In 1922, Miao Xing, who had served as a regimental commander in the army, became the acting abbot of Songshan Shaolin. He accepted a large number of monks and layman disciples, and led them to eradicate bandit gangs in the local vicinity. Three years later Heng Lin, then acting abbot, gathered a large number of monk warriors for an oath-taking ritual at the temple. But this expansion of the order was not enough. In 1928, Shaolin Temple took its most serious blow. A warlord name Shi Yousan set fire to the temple. It burned for over 40 days, destroying 90% of the buildings. Many of Shaolin's most precious relics were looted. Its massive library of Buddhism and kungfu was reduced to ash. Shaolin would not recover from this destruction until the late 1980's. For half a century, all that remained of Shaolin was a few buildings and a lot of burnt foundations. While Buddhism and kungfu were still practiced by the monks, most of their energy was spent just trying to survive this dark period.
Meanwhile, back in Nanjing, the Central Guoshu Institute was established. Guoshu (national art, also spelt Kuoshu) was the name for kungfu adopted by the Republic of China. The Central Guoshu Institute was a major advancement for kungfu. Like the Jing Wu (Ching Woo) society, established only two decades earlier, the Central Guoshu Institute was essential in the transmission of kungfu into the 20th century. Dr. Sun Yat-Sen was a great supporter of kungfu and even wrote for an introduction for Jing Wu, giving the Nationalists a pro-traditional kungfu stance.
In October of 1928, the Central Guoshu Institute held a national examination in Nanjing, which stands out as one of the most significant gatherings of kungfu masters of that time. Placing in the top fifteen was a Shaolin master by the name of Gu Ruzhang (Ku Yu Cheong) an inheritor of the Shaolin kungfu that Gan Fengchi brought out of the temple. After Wan Bengcai came Yan Degong then Yan Sansen, then Ku's uncle Yan Jiwen, then Master Ku.
Ku Yu Cheong became very famous, not only as a master of Shaolin kungfu, but specifically for his skill at Iron Palm. In 1931, he killed a Russian warhorse with a single slap. A post-mortem dissection of the horse revealed no external injury, however all of the animal's internal organs had been shattered. A famous historic photograph captured Ku smashing thirteen bricks, stacked without spacers. After his victory at Nanjing, Ku traveled to Guangzhou with four other masters of northern-style kungfu: Fu Zhensong, Li Xianwu, Wan Laimin, and Wan Laisheng. Collectively, they became known as the Wu Hu Xia Jiang Nan or the Five Southbound Tigers.

### [Provided material]
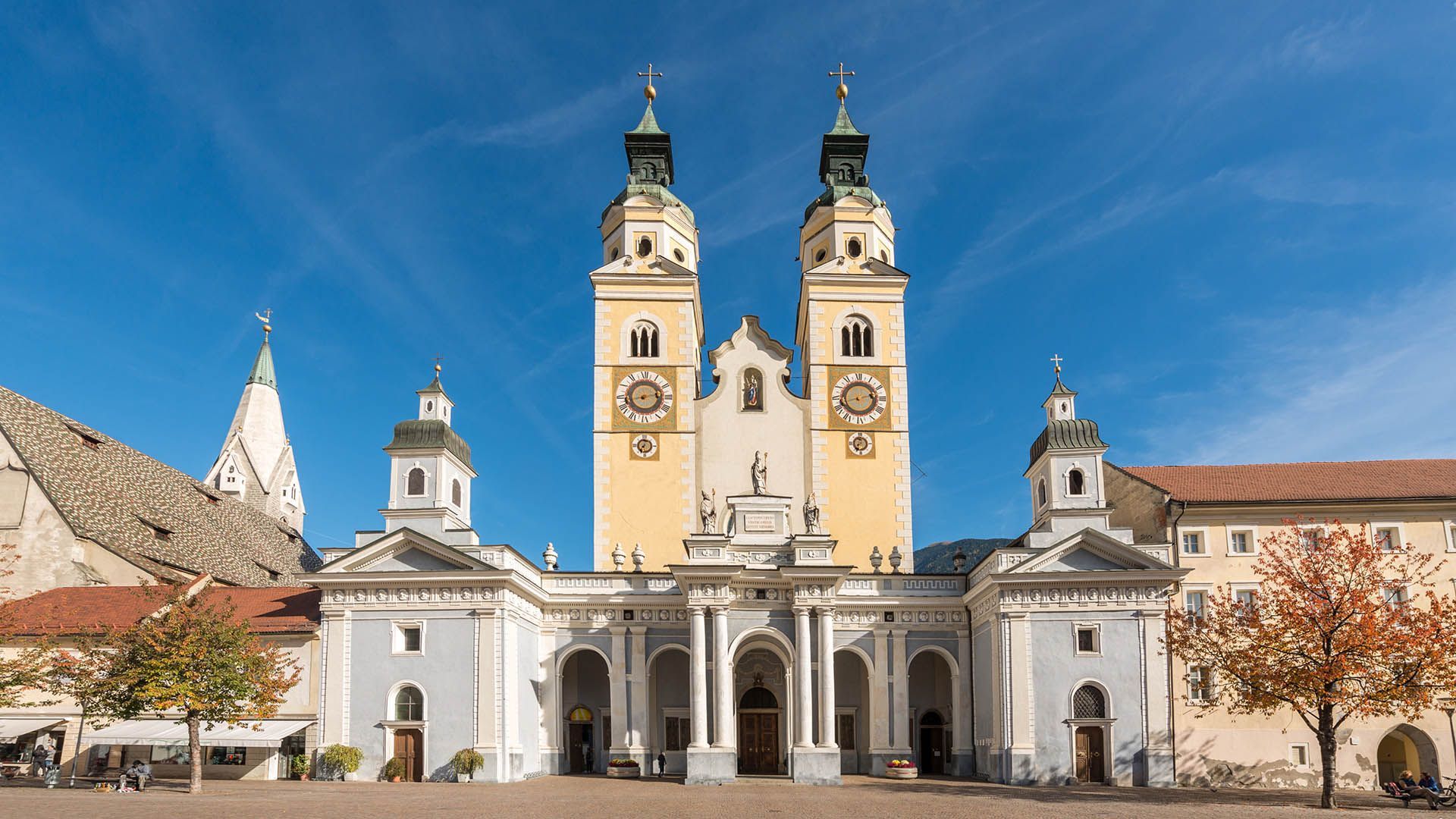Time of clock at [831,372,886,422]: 2:42
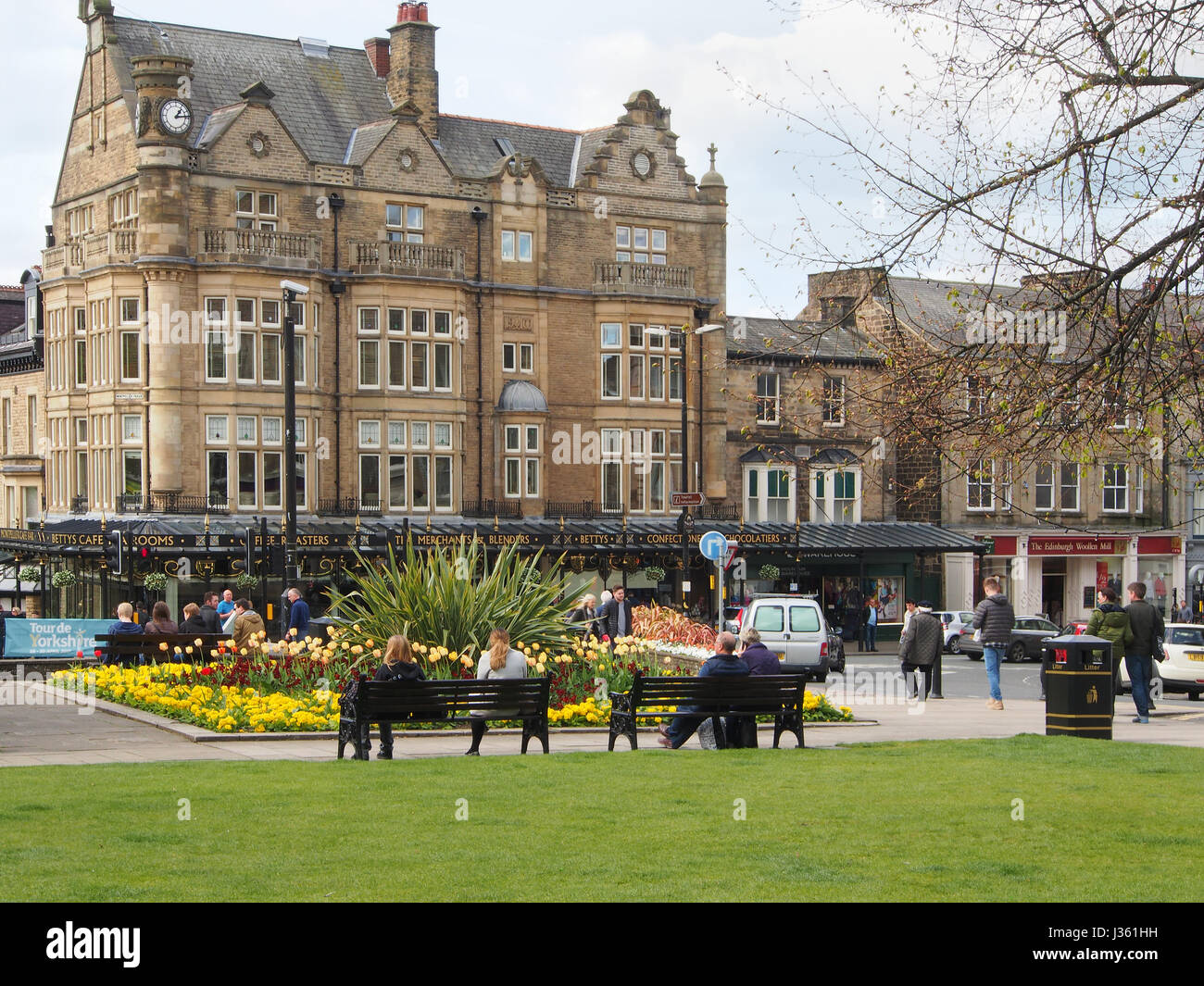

### [Requirements]
#1 In the passage on Shaolin history, translate this sentence into Spanish: "It burned for over 40 days, destroying 90% of the buildings."
#2 Proceed with the passage on Shaolin history, writing on from its final sentence.

### [The responses]
#1 Ardió durante más de 40 días y destruyó el 90 % de los edificios.

#2
Ku had a profound effect on the development of Bak Sil Lum, so much so that some believe that the bulk of the curriculum today is based on his renovations. Not only did he study Bak Sil Lum with his uncle, he was also influenced by his father Ku Leichi (Shaolin and Tan Tuy,) Sun Lutang (Taiji,) Li Jinlin (Wudang sword,) Tan Zan (Choy Li Fut,) Yu Zhenshang (Cha style,) Zhao Shangzhou (Six harmonies,) and Du Xinyue (Ziren Men.) Ku's move to Guangzhou and his inclusion in the Five Southbound Tigers was probably the reason behind the distinction of Bak Sil Lum as 'Northern' Shaolin as well as the usage of Cantonese. Bak Sil Lum would remain in southern China, Hong Kong and Taiwan, the three major Pacific passages (two of which were outside of Communist control) from China to the rest of the world. Ku students, Lung Chi Cheung, Poon Chu, Tse Chung Sang, Yim Shang Mo, and Wu Siu Po are the grandmasters of many Bak Sil Lum practitioners today. Their students, such as Chan Kwok Wai, Lai Hung, Wing Lam, and the infamous challenger of Bruce Lee, Wong Jack Man, were the pioneers who brought Bak Sil Lum out of China and spread it across the globe.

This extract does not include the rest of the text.